Odnosząc się do okoliczności związanej z brakiem wydania nieruchomości pracownikom powódki w dniu 9 listopada 2009 r. należy podnieść, iż sami pozwani w piśmie z dnia 25 lutego 2010 r. skierowanym do (...) wprost przyznali, iż sporne grunty nie zostały przejęte przez pracowników tej Agencji, przy czym jako przyczynę tego stanu rzeczy pozwani wskazali zawinione ich zdaniem zachowanie pracowników Agencji polegające na odmowie zabezpieczenia roszczeń pozwanych o nakłady poczynione na grunty (k. 184 – pismo). W tym stanie rzeczy należało uznać, iż odmienne twierdzenia strony pozwanej przedstawione w sprzeciwie od nakazu zapłaty i w apelacji są twierdzeniami niezgodnymi z rzeczywistym stanem rzeczy, złożonymi jedynie na użytek niniejszego procesu, pozostają bowiem w sprzeczności z twierdzeniami strony pozwanej zawartymi w korespondencji przedprocesowej pomiędzy stronami. Za taką oceną przemawiają także dalsze sprzeczności w twierdzeniach strony pozwanej, a mianowicie w uzasadnieniu sprzeciwu od nakazu zapłaty strona pozwana wskazała, iż protokół przekazania nieruchomości został sporządzony w dniu 9 listopada 2009 r., ale odmówili podpisania protokołu w przedmiocie przekazania nieruchomości pracownikom powódki, ponieważ pracownicy ci nie chcieli umieścić w protokole informacji o wykonanych przez pozwanych zasiewach i poniesionych nakładach (k. 41), podczas gdy w apelacji podnieśli, iż protokół przekazania nie został podpisany przez pozwanych dlatego, iż nie został im przedstawiony do podpisu przez pracowników powódki (k. 259). Dodatkowo należy podnieść, iż stronie pozwanej jako dzierżawcy nieruchomości co do zasady nie przysługiwało prawo zatrzymania przedmiotu byłego stosunku prawnego, co wynika wprost z treści przepisu art. 461 § 2 kc. Ponadto, dla wyczerpania toku rozważań, należy zaznaczyć, iż nawet gdyby pozwanemu przysługiwało prawo zatrzymania rzeczy do chwili zaspokojenia roszczenia o zwrot nakładów to nie dawało to stronie pozwanej uprawnienia do nieopłatnego korzystania z cudzej rzeczy (por. wyrok Sądu Najwyższego z dnia 5.09.2003 r., II CKN 444/01, nie publ.).

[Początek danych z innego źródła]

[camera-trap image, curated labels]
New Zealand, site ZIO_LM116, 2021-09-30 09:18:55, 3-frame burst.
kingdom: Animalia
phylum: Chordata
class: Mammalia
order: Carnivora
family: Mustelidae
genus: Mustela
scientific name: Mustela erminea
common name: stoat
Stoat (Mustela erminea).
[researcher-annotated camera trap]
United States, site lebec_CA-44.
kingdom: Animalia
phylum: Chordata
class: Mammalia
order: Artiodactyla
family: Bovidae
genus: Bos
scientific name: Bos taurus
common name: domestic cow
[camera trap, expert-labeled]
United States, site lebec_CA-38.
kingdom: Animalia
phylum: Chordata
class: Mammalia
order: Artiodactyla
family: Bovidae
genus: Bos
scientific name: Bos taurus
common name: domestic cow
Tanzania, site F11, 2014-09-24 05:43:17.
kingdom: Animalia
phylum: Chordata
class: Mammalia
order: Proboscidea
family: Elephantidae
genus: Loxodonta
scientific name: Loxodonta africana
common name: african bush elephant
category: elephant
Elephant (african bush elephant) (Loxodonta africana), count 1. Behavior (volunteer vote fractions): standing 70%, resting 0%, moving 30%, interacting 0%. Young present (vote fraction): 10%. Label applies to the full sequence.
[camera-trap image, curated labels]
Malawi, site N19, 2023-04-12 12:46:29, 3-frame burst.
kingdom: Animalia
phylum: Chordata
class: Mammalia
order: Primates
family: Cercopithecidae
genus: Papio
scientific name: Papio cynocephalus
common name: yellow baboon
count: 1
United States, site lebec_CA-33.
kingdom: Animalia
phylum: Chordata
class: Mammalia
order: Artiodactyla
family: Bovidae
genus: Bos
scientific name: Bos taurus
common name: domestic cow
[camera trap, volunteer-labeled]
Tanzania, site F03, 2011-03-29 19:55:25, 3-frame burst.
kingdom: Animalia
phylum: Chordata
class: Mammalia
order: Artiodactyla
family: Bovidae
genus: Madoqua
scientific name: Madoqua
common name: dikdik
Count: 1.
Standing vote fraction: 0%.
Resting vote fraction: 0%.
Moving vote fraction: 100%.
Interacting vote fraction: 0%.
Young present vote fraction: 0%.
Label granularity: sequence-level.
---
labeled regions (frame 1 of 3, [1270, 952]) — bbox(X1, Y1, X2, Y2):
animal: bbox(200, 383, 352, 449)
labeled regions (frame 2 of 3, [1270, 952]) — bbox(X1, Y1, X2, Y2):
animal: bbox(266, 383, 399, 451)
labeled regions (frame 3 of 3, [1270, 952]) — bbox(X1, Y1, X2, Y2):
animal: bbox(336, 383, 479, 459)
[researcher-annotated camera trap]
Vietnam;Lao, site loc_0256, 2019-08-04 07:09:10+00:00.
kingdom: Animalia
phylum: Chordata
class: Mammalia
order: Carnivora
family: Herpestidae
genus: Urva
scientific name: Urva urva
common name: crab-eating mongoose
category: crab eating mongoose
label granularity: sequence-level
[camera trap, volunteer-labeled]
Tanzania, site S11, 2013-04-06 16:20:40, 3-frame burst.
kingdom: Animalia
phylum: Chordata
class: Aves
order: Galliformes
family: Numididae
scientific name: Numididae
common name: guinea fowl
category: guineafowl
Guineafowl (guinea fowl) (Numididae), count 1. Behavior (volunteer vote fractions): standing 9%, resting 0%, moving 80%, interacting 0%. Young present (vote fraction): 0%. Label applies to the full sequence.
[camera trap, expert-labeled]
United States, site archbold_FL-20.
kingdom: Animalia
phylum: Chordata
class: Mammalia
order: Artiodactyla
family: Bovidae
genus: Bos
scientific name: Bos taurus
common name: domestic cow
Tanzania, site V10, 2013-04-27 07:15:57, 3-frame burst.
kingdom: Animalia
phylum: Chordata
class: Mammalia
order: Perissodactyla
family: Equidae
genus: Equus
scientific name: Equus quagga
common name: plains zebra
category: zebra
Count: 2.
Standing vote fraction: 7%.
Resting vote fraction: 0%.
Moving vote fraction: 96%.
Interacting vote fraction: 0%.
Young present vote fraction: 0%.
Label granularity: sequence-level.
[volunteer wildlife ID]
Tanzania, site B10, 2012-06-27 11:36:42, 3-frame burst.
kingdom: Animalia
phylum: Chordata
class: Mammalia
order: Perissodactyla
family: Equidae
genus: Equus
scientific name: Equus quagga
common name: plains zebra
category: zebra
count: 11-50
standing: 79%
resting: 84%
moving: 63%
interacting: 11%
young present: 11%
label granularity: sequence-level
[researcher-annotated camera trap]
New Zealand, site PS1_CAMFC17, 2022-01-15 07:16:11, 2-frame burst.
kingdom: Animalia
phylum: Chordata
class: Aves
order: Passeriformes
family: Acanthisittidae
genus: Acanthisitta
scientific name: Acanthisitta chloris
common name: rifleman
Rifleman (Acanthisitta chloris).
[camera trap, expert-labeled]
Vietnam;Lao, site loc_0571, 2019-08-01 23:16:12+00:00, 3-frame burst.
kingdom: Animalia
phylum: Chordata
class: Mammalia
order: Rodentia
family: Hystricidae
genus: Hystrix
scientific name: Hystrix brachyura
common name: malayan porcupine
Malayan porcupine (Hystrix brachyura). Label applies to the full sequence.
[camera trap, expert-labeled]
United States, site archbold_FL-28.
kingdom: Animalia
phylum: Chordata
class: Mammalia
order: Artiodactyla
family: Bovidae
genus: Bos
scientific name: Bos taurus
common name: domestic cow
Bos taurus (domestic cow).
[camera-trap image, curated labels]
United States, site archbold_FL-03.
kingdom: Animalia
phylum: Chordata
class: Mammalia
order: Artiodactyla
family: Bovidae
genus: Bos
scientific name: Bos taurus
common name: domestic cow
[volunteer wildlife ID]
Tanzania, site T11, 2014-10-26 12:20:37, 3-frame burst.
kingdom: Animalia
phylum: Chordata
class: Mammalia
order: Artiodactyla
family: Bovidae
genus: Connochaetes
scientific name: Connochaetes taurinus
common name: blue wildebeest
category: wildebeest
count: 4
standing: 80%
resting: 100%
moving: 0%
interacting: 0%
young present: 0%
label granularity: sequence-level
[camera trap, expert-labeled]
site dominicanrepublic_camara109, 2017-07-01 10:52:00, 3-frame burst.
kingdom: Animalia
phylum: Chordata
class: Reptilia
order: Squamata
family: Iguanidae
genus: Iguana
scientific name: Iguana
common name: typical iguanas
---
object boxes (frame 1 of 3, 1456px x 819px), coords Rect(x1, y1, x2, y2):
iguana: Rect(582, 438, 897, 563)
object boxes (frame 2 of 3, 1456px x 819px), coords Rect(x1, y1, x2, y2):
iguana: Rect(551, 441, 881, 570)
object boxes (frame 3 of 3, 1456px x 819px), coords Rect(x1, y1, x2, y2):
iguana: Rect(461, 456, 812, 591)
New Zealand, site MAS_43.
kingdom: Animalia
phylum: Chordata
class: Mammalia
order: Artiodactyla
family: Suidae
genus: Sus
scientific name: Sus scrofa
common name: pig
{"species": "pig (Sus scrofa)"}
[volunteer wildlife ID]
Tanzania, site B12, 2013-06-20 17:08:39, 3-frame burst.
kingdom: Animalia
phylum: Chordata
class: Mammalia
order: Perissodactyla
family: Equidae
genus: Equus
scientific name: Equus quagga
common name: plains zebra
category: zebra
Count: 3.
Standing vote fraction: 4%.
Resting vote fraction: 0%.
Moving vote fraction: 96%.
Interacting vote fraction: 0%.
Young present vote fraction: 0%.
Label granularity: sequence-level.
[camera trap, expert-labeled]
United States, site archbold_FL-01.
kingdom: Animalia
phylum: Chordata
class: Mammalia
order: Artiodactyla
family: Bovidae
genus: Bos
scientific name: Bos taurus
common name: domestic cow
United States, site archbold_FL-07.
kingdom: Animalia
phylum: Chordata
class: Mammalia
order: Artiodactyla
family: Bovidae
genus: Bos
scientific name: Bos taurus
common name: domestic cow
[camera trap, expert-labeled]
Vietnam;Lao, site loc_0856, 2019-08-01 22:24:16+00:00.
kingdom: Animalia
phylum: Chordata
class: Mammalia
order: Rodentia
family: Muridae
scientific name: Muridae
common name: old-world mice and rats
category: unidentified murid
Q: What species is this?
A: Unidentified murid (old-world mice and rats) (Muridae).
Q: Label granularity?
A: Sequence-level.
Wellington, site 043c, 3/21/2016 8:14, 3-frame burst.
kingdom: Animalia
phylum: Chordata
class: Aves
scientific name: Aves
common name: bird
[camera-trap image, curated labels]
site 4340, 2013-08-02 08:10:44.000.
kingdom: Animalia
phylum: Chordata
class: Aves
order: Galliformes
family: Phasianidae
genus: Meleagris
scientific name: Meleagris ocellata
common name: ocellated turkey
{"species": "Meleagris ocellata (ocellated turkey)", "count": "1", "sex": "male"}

Jako trafne należy uznać także ustalenie Sądu I instancji, iż strona pozwana korzystała z przedmiotowych nieruchomości po ustaniu umowy dzierżawy. Skoro pozwani nie wydali spornej nieruchomości powódce uzależniając bezpodstawnie dokonanie tej czynności od zabezpieczenia roszczeń pozwanych o zwrot nakładów oraz podnieśli okoliczność dotyczącą poniesienia nakładów (zasiewy i nasadzenia), które bezspornie nadal były umiejscowione na spornych gruntach to oznacza, iż poprzez posiadanie tych gruntów traktowane przez pozwanych jako forma zabezpieczenia roszczeń pozwanych, pozwani – wbrew literalnemu zaprzeczeniu temu faktowi - tym samym z tych gruntów nieodpłatnie korzystali (k. 185 – pismo).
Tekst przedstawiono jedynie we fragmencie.